Yes, that was my question: how come fascism appealed to these educated, cosmopolitan people? It’s very puzzling. Everybody should read Mihail Sebastian’s diary; it is amazing. What we see in his diary is this very earnest goodwill towards people that kept hurting him. And yes, it’s this loss of friendship, first with Nae Ionescu, his mentor, and then with Mircea Eliade who was one of his best friends and who became seduced by the Iron Guard. It’s so heart wrenching. In my book, I present a list of suggestions. I say that there is no one answer. There are many potential reasons. This group of friends was so diverse and they each had different things going on. The constitutional monarchy was not working then, so what were the options? They see both Italy and Germany looking strong whereas Romania is clearly a mess. It’s around 1935 that these people start to shift and become extremists and that’s part of why the Criterion Association collapsed.
You have actually been asked to write the biography of Mircea Eliade.
This is my desire. People didn’t really know about his legionary leanings until basically the time that he died because his protégé, Ioan Petru Culianu, started asking questions. So Eliade’s secrets start coming out in the late 80s and 90s. I don’t think that’s ever going to discredit him in Romania, but in the States, in his own academic area, the history of religions, it meant that people stopped talking about him.
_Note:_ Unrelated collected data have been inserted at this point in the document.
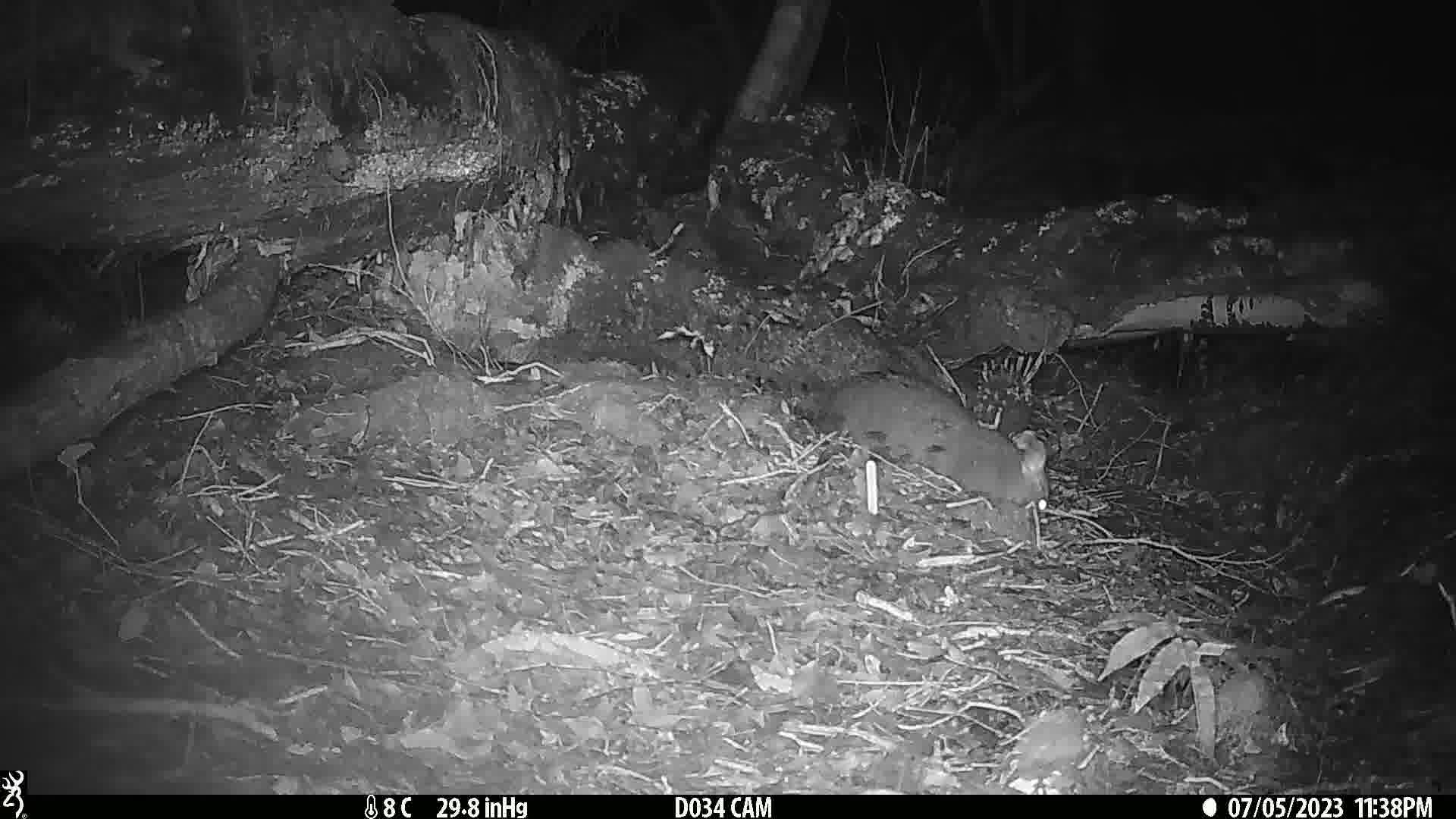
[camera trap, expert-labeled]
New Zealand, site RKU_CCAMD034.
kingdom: Animalia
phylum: Chordata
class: Mammalia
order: Diprotodontia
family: Phalangeridae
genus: Trichosurus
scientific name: Trichosurus vulpecula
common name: common brushtail possum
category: possum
Possum (common brushtail possum) (Trichosurus vulpecula).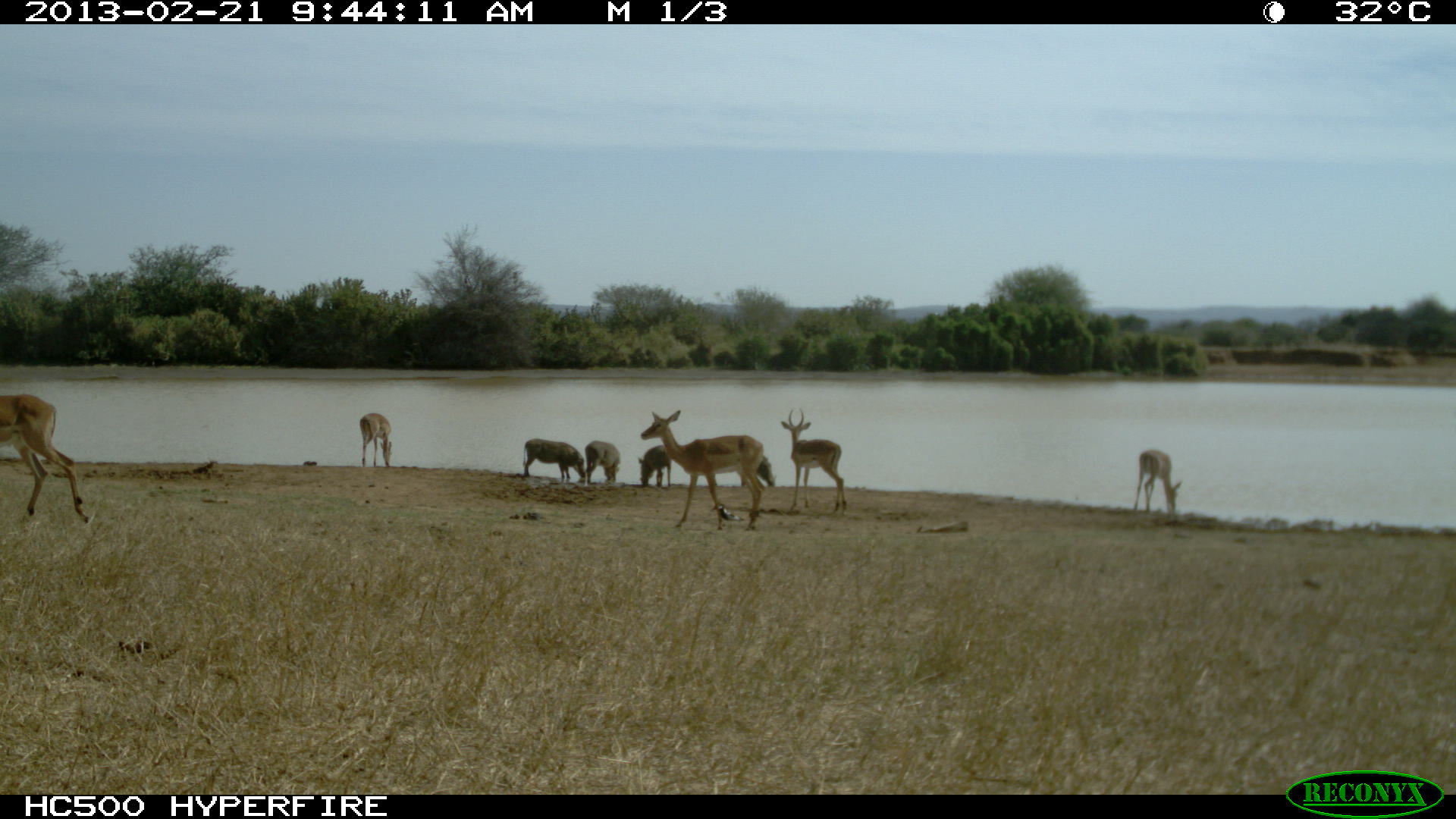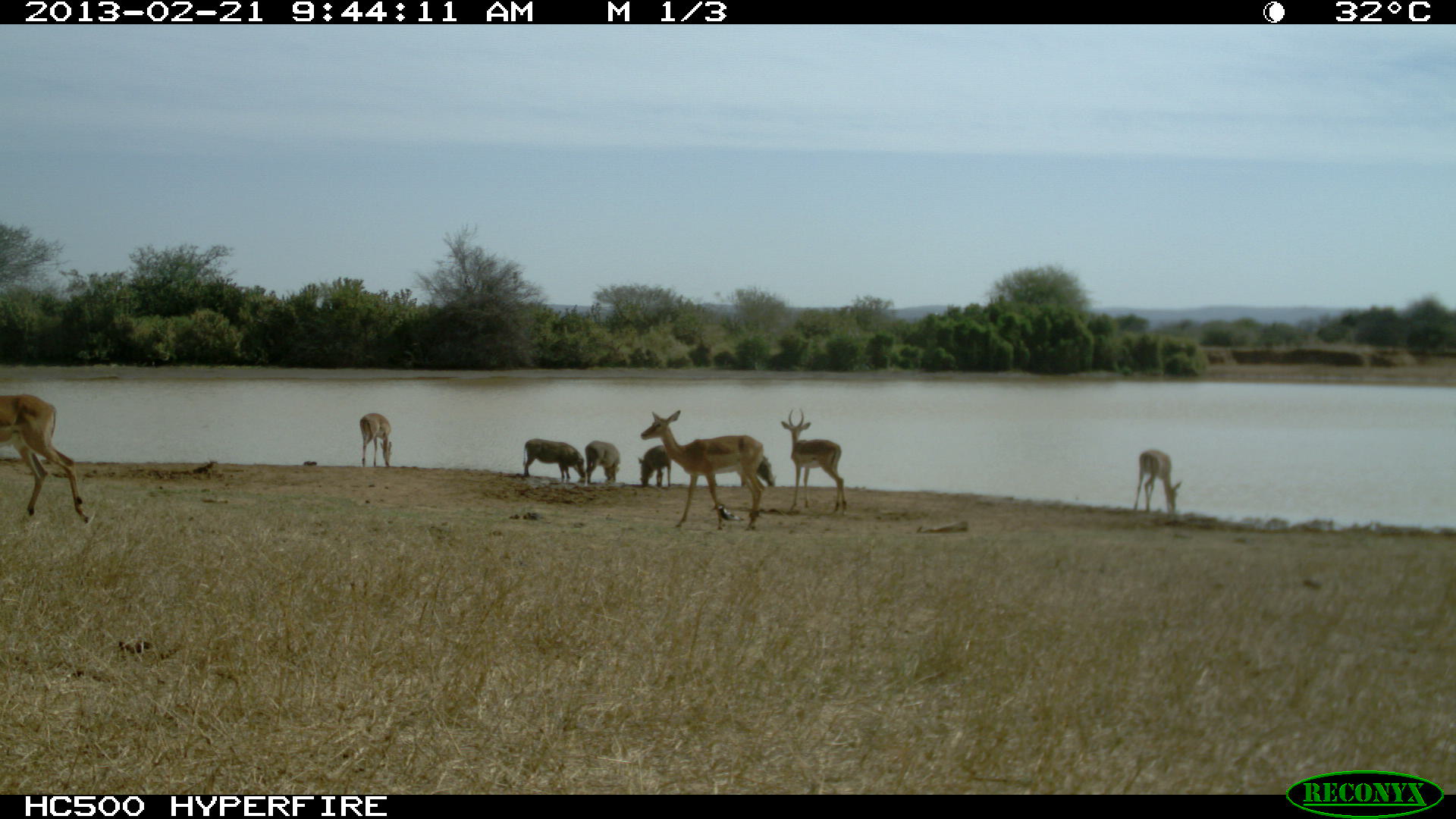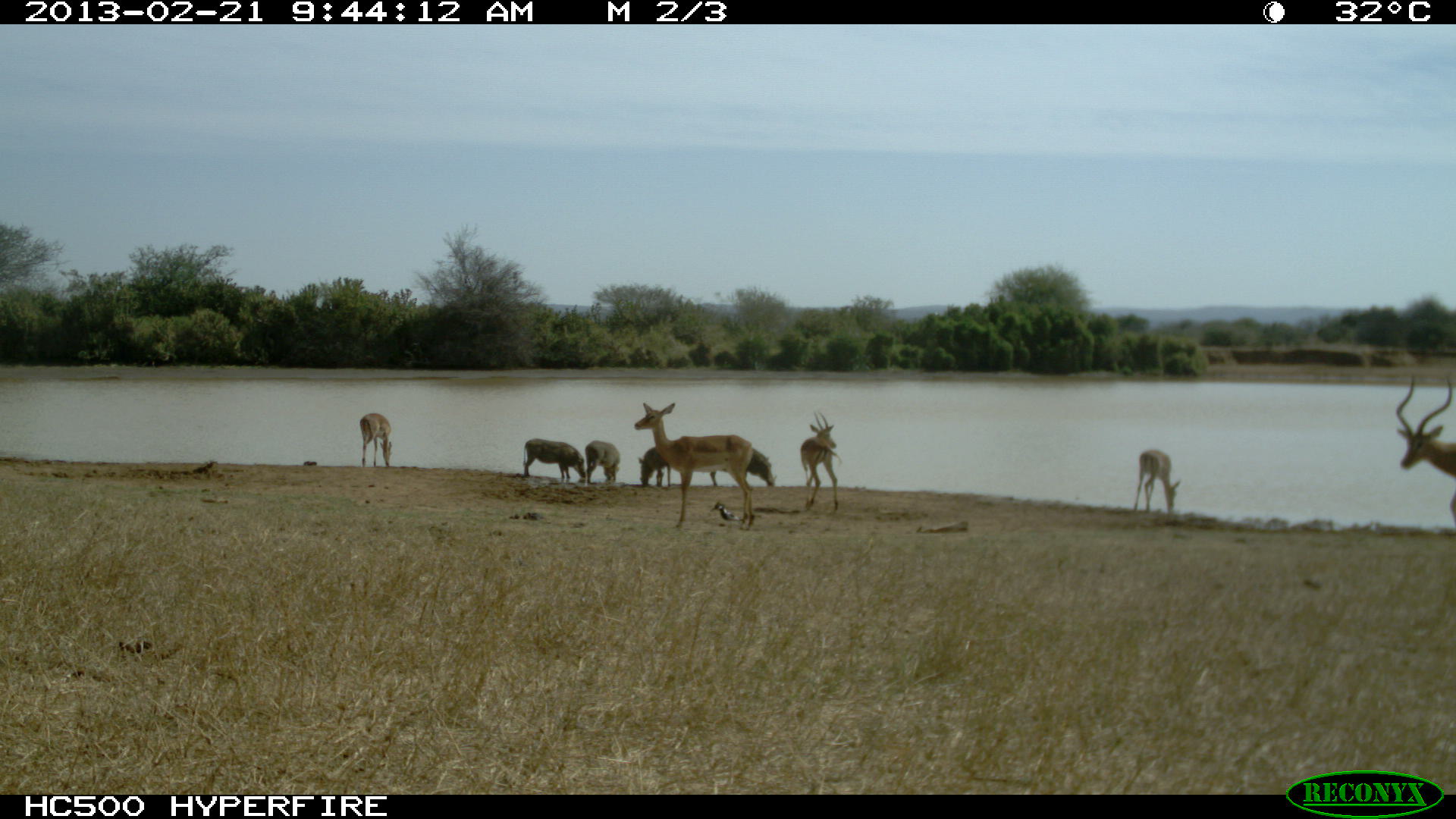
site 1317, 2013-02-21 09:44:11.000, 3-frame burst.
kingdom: Animalia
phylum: Chordata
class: Mammalia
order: Artiodactyla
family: Bovidae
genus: Aepyceros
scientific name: Aepyceros melampus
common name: impala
Aepyceros melampus (impala), count 5.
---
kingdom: Animalia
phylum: Chordata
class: Mammalia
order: Artiodactyla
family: Suidae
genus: Phacochoerus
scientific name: Phacochoerus africanus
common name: common warthog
Phacochoerus africanus (common warthog), count 4.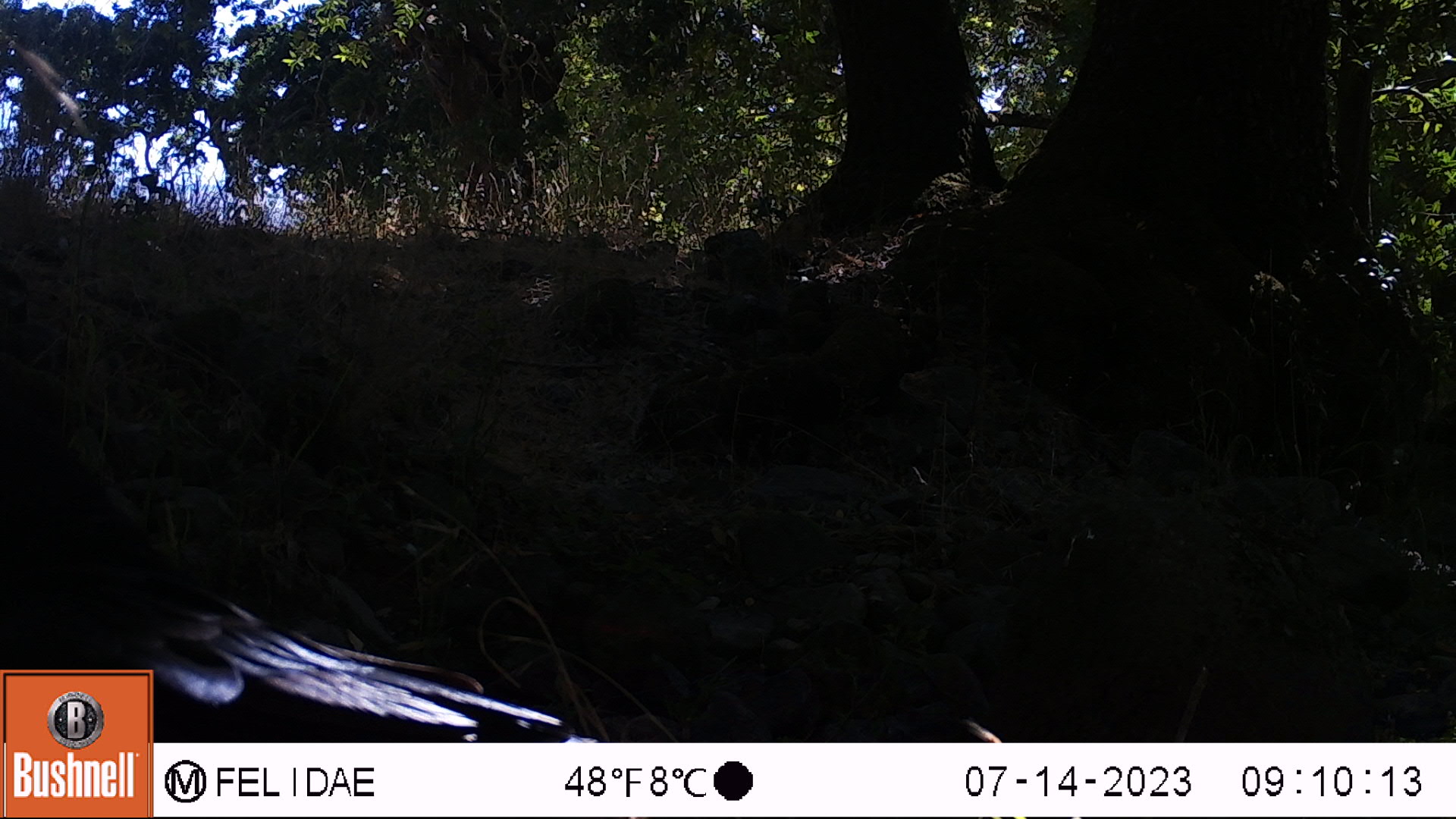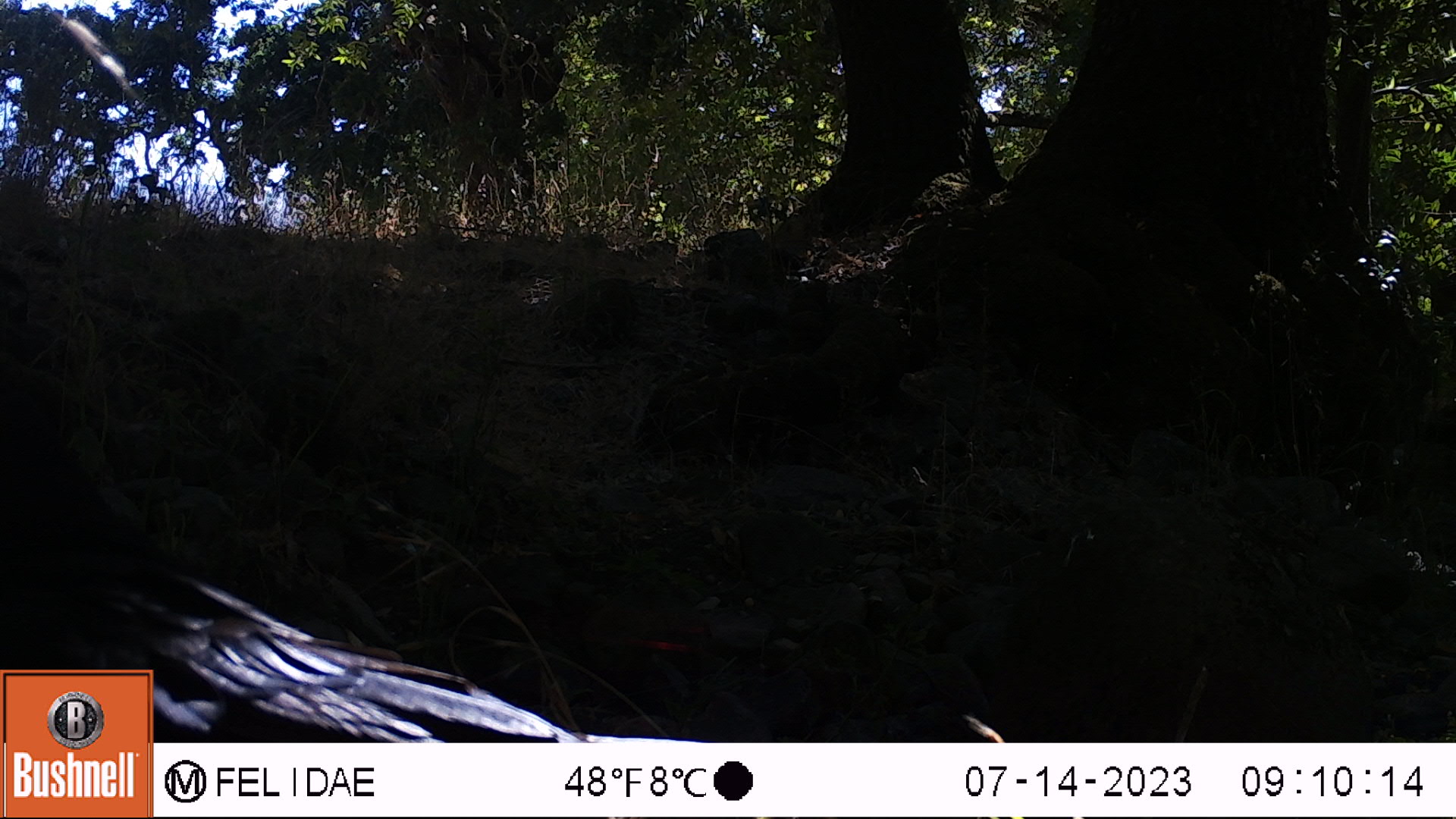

Part of this decision to tackle this project is: I’ve been contacted by one of his protégés, who is a professor at Harvard. I had already been working with Eliade’s main translator who was also a student of his, Mac Linscott Ricketts.
First of all, it would be a comprehensive biography, which we don’t have in the English language. It would be an objective biography, which is what I tried to do with my book about the Criterion Association and the appeal of fascism: to just present the facts and say, ‘I’m not judging here but we need to have all of this compiled in one place for future scholars and anybody who’s interested.’ From my double major with philosophy, I became very interested in Eastern religions and spirituality. I still have so much to learn. I’m not going into this thinking I’m just going to write his life story. I need to understand what he was working on and I look forward to reading his academic writing in terms of his own scholarship. It’s a huge project and it would probably take me at least ten years, but if everything falls into place then I believe that I could execute it. That’s education. We need knowledge. To say that we shouldn’t talk about him because he is controversial, well, why? We should learn everything about all this complicated history.
What are you most looking forward to as we emerge from the pandemic?
I’m looking forward to starting my life here with my family. We moved into the first house that I ever owned; I was a bohemian living out of a suitcase for most of my life. I’m looking forward to really making Denver home, to reconnecting with friends, and to the blossoming of Bucharest Inside the Beltway with the Denver launch, so we can continue to do local projects and virtual national and international projects. My mom’s mother is from a farm in Colorado; my mom just sent me her mom’s family archive and it turns out that I am a fourth generation Denverite. And now I live here! I’ve done so much work on my dad’s family history; now I’m excited to do work on my mom’s family history.